Cos’è il “Bonus a chilometro 0” a quanto ammonta e a chi è destinato

La nuova linea d’intervento a carattere regionale, messa in piedi nel mese di ottobre 2020, ha stanziato 10 milioni di euro. La deliberazione della Giunta Regionale è la n.722 del 13 ottobre 2020. L’applicazione per la presentazione delle domande online è disponibile dalle ore 9.00 del 20 ottobre 2020. E ad oggi, stando a quanto risulta dalla home page ufficiale, sono state presentate 11 domande. Vediamo ora però, più nello specifico, cos’è il “Bonus a chilometro 0” a quanto ammonta e a chi è destinato.

Chi sono i beneficiari

La misura di sostegno, a carattere regionale, è attiva nella Regione Lazio.

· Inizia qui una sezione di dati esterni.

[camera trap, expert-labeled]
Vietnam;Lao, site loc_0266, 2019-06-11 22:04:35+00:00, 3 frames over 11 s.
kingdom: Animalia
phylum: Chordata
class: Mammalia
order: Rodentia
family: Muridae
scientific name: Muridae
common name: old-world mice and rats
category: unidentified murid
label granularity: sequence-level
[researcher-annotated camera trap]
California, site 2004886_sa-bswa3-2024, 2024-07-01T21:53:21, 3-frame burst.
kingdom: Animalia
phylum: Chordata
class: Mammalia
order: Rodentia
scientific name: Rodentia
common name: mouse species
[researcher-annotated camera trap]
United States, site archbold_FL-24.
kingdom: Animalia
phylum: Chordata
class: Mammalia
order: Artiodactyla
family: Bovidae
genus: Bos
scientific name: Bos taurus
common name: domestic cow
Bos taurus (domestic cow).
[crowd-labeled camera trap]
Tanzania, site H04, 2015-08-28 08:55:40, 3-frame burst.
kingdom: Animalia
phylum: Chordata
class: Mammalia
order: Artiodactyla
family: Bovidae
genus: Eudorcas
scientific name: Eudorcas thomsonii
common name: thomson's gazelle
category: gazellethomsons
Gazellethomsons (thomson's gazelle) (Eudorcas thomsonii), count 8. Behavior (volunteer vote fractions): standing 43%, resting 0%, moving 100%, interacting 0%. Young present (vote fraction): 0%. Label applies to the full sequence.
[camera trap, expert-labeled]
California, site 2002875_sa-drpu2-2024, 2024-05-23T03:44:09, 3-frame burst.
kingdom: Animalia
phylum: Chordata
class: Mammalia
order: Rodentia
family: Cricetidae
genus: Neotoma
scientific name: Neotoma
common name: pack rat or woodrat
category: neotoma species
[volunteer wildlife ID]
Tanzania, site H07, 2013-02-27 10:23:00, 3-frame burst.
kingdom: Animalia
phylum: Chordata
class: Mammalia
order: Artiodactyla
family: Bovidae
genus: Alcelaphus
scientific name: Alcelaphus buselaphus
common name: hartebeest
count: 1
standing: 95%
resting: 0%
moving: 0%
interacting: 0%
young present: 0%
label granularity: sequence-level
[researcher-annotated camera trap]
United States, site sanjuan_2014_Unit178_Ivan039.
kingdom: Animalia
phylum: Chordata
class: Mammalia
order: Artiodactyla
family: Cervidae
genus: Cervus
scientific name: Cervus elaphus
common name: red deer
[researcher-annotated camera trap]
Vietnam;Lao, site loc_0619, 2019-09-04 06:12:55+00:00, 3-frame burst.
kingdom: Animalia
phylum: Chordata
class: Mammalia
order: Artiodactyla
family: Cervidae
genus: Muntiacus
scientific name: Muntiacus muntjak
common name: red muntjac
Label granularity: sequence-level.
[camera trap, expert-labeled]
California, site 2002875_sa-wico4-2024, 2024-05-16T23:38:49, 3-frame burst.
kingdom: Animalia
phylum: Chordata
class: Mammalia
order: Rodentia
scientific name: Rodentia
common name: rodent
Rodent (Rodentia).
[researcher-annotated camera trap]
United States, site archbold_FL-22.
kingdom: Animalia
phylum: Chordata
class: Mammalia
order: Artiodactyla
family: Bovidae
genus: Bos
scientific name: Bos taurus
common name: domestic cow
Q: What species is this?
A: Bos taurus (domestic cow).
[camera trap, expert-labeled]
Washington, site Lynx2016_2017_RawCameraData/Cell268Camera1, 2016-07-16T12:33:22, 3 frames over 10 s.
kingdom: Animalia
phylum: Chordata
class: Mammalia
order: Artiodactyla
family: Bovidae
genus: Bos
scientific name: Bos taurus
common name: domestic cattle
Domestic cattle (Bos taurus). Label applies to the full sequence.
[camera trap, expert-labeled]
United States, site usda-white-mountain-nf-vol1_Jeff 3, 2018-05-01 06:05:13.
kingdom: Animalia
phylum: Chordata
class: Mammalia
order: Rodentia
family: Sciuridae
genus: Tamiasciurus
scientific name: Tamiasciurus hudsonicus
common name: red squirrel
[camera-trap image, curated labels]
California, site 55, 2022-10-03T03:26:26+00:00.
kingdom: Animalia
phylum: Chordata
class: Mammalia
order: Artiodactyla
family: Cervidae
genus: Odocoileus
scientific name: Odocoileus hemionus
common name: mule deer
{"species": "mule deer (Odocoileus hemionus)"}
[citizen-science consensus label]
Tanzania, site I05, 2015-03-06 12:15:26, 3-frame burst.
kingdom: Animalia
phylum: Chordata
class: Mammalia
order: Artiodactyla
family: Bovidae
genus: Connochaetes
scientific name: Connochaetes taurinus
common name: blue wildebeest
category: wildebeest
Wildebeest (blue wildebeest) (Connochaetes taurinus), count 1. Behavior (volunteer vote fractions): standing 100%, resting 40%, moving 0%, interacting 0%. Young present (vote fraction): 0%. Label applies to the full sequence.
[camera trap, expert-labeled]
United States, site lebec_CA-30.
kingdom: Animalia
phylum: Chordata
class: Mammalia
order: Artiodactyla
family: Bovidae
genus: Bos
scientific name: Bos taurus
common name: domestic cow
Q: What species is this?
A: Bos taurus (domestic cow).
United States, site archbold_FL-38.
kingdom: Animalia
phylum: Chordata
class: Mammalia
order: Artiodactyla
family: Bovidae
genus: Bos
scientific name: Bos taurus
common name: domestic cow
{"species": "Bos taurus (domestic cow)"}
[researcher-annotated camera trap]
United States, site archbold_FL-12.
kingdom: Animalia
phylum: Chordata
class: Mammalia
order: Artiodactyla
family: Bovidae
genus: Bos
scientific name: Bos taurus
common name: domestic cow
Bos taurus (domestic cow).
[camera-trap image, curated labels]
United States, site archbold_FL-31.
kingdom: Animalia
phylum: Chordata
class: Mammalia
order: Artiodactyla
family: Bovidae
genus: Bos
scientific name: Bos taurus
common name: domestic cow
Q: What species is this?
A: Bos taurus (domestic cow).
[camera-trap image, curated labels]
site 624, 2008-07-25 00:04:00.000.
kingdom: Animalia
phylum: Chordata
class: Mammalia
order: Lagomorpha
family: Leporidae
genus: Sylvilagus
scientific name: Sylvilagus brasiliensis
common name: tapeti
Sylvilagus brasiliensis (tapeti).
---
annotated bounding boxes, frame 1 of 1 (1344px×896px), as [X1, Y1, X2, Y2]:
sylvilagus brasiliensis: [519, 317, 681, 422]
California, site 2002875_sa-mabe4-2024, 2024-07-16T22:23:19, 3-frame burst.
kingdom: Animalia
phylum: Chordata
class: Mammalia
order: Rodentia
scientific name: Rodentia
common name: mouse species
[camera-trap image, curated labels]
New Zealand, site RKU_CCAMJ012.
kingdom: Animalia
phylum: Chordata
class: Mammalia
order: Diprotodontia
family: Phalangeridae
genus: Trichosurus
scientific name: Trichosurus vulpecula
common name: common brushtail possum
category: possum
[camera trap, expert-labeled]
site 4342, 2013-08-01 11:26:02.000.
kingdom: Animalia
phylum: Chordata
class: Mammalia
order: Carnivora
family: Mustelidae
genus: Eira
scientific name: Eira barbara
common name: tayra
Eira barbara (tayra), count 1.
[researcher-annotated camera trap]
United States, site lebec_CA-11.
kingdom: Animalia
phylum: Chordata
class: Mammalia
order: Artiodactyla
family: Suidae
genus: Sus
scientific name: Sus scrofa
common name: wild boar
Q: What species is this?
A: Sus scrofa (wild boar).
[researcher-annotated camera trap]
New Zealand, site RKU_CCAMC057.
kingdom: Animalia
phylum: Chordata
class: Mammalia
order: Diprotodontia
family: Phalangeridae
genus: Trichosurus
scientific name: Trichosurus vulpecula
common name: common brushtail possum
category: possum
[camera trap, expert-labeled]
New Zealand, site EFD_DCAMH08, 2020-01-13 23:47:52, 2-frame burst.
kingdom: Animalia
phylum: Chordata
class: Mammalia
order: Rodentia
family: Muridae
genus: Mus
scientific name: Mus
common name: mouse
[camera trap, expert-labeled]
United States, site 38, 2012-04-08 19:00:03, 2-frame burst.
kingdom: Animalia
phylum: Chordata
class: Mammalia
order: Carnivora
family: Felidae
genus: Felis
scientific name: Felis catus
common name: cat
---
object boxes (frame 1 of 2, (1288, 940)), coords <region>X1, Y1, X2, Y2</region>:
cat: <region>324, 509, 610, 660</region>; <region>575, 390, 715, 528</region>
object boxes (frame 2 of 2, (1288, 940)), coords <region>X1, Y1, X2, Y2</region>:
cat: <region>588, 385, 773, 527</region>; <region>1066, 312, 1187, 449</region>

E’ una linea di contribuzione che si rivolge, nello specifico, al settore Ho.Re.Ca (ovvero della ristorazione). La finalità che si prefigge è quella d’incentivare l’acquisto di prodotti agroalimentari del Lazio. La Regione intende così contribuire al rilancio nell’acquisto di prodotti DO, IG e PAT. Acronimi sui quali è necessario soffermarci un attimo, per evitare fraintendimenti. Per prodotti DO si intendono quelli a “Denominazione di Origine”. Mentre per prodotti IG si intendono quelli di “Indicazione Geografica”. Infine per prodotti PAT ci si riferisce ai “Prodotti Agroalimentari Tradizionali”. Ai fini di una puntuale identificazione dei soggetti beneficiari, si rimanda ad altro nostro precedente approfondimento.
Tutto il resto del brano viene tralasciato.